We remove the variable ‘Case.No.’ so that we can process the data for cluster analysis.
coffee_1 <- coffee %>%
select(x1:x6)
coffee_1
## Source: local data frame [20 x 6]
##
## x1 x2 x3 x4 x5 x6
## 1 6 4 7 3 2 3
## 2 2 3 1 4 5 4
## 3 7 2 6 4 1 3
## 4 4 6 4 5 3 6
## 5 1 3 2 2 6 4
## 6 6 4 6 3 3 4
## 7 5 3 6 3 3 4
## 8 7 3 7 4 1 4
## 9 2 4 3 3 6 3
## 10 3 5 3 6 4 6
## 11 1 3 2 3 5 3
## 12 5 4 5 4 2 4
## 13 2 2 1 5 4 4
## 14 4 6 4 6 4 7
## 15 6 5 4 2 1 4
## 16 3 5 4 6 4 7
## 17 4 4 7 2 2 5
## 18 3 7 2 6 4 3
## 19 4 6 3 7 2 7
## 20 2 3 2 4 7 2
We do Ward heirarchical cluster
d <- dist(coffee_1, method = "euclidean") # distance matrix
fit <- hclust(d, method = "ward")
plot(fit)
We group the cluster to decide how many clusters we want
groups <- cutree(fit, k = 3) # cut tree into 3 clusters
groups
## [1] 1 2 1 3 2 1 1 1 2 3 2 1 2 3 1 3 1 3 3 2
We go head and add the new variable ‘groups’ to the original dataset
coffee_clust <- data.frame(coffee, groups)
coffee_clust
## Case.No. x1 x2 x3 x4 x5 x6 groups
## 1 1 6 4 7 3 2 3 1
## 2 2 2 3 1 4 5 4 2
## 3 3 7 2 6 4 1 3 1
## 4 4 4 6 4 5 3 6 3
## 5 5 1 3 2 2 6 4 2
## 6 6 6 4 6 3 3 4 1
## 7 7 5 3 6 3 3 4 1
## 8 8 7 3 7 4 1 4 1
## 9 9 2 4 3 3 6 3 2
## 10 10 3 5 3 6 4 6 3
## 11 11 1 3 2 3 5 3 2
## 12 12 5 4 5 4 2 4 1
## 13 13 2 2 1 5 4 4 2
## 14 14 4 6 4 6 4 7 3
## 15 15 6 5 4 2 1 4 1
## 16 16 3 5 4 6 4 7 3
## 17 17 4 4 7 2 2 5 1
## 18 18 3 7 2 6 4 3 3
## 19 19 4 6 3 7 2 7 3
## 20 20 2 3 2 4 7 2 2
We take the mean value of each cluster to segregate the data
coffee_clust %>%
group_by(groups) %>%
summarise_each(funs(mean),x1, x2, x3, x4, x5, x6)

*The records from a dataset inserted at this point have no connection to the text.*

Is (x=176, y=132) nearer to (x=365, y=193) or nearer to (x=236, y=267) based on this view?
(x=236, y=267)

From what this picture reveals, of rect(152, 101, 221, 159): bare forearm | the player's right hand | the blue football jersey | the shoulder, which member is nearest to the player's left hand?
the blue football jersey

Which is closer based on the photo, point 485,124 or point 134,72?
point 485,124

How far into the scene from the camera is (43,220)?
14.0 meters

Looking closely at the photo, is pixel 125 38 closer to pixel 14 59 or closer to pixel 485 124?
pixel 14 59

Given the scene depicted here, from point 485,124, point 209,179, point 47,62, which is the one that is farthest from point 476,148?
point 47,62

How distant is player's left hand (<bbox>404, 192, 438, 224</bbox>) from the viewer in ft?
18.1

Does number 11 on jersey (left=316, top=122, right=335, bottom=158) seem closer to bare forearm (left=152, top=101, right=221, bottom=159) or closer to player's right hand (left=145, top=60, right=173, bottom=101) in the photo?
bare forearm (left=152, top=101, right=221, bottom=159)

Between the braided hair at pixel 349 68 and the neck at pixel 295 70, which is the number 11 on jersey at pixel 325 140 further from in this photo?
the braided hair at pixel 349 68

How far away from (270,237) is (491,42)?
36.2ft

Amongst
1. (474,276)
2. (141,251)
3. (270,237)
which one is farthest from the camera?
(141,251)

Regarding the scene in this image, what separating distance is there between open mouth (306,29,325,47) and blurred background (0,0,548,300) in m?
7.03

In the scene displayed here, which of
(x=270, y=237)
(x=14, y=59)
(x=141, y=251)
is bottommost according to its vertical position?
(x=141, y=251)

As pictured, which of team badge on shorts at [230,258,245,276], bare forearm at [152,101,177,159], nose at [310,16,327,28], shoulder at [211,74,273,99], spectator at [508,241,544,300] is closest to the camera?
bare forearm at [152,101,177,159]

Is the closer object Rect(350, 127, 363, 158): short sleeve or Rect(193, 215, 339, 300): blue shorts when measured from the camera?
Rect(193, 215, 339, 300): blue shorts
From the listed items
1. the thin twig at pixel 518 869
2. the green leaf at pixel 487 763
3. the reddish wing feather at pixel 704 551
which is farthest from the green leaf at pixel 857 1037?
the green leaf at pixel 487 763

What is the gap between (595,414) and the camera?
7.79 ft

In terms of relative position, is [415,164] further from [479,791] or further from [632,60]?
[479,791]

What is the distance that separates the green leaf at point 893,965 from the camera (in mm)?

## Source: local data frame [3 x 7]
##
## groups x1 x2 x3 x4 x5 x6
## 1 1 5.750 3.625 6.000 3.125 1.875 3.875
## 2 2 1.667 3.000 1.833 3.500 5.500 3.333
## 3 3 3.500 5.833 3.333 6.000 3.500 6.000
We see which group has the highest mean value in each statement which are x1, x2, x3, x4, x5 and x6. Based on this we segment the customers and target the group to expand the coffee market.